Subject: Re: Why software patents are bad
From: Russell Nelson <nelson@crynwr.com>
Date: Fri, 17 Sep 1999 16:06:41 -0400 (EDT)

L. Peter Deutsch writes:
 > > I presume that open source software is good for society -- better than
 > > closed source software.  If I'm right, then software patents are bad
 > > for society, because it's easier to find patent infringements when the
 > > source code is available.
 > 
 > I don't think this line of reasoning holds up at all.  Consider: "I presume
 > that companies whose employment conditions are out in the open are better
 > for society than companies who hide their employment conditions.  If I'm
 > right, then worker protection laws are bad for society, because it's easier
 > to find violations of them when the company isn't hiding their employment
 > conditions."

Different reason entirely for the different laws.  Patents prevent a
public goods problem.  Once someone creates an idea, absent a law,
they cannot capture enough of the benefit to recover their investment
in creating the idea.  Or at least that's the theory.  A worker
protection law decreases the risk borne by an employee, so the
employer can pay them less, or work them harder ("I'm not paying
workman's compensation for you to work carefully!" -- a real quote).

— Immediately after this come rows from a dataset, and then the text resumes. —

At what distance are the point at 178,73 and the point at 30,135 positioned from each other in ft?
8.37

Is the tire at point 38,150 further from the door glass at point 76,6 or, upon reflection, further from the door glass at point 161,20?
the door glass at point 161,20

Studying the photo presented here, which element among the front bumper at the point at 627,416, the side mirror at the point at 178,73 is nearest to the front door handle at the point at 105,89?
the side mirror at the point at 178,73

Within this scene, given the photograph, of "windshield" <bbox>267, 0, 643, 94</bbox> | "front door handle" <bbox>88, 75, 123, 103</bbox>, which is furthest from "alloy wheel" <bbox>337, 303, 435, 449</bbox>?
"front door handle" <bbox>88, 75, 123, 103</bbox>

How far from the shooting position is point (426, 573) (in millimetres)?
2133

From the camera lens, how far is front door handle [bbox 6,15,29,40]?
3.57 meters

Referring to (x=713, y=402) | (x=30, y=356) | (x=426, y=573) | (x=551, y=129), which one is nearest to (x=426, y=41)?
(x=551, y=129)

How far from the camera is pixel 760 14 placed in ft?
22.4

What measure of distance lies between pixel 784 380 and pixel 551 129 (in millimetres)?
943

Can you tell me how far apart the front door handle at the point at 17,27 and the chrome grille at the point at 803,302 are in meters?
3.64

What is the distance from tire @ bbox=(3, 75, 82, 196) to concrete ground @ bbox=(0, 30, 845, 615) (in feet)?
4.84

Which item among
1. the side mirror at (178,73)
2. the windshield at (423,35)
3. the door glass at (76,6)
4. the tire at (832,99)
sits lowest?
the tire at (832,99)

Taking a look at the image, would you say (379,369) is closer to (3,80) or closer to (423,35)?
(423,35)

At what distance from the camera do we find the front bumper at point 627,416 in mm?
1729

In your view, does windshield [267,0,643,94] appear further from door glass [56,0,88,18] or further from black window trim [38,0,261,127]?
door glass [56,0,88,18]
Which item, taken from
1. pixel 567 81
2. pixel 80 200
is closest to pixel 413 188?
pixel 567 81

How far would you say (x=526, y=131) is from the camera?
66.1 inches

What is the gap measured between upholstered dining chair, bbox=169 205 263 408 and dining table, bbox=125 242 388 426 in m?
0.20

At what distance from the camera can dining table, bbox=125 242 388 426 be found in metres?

Workers are sentient, code is not -- not yet anyway ("Help, help, I'm
being held prisoner in a proprietary program!").  Patents exist to
protect ownership rights over property.  People don't need worker
protection laws because they're not property.  In the general case, if
you force one term of a relationship constant, you just cause other
terms to change to values which are not to either party's choosing.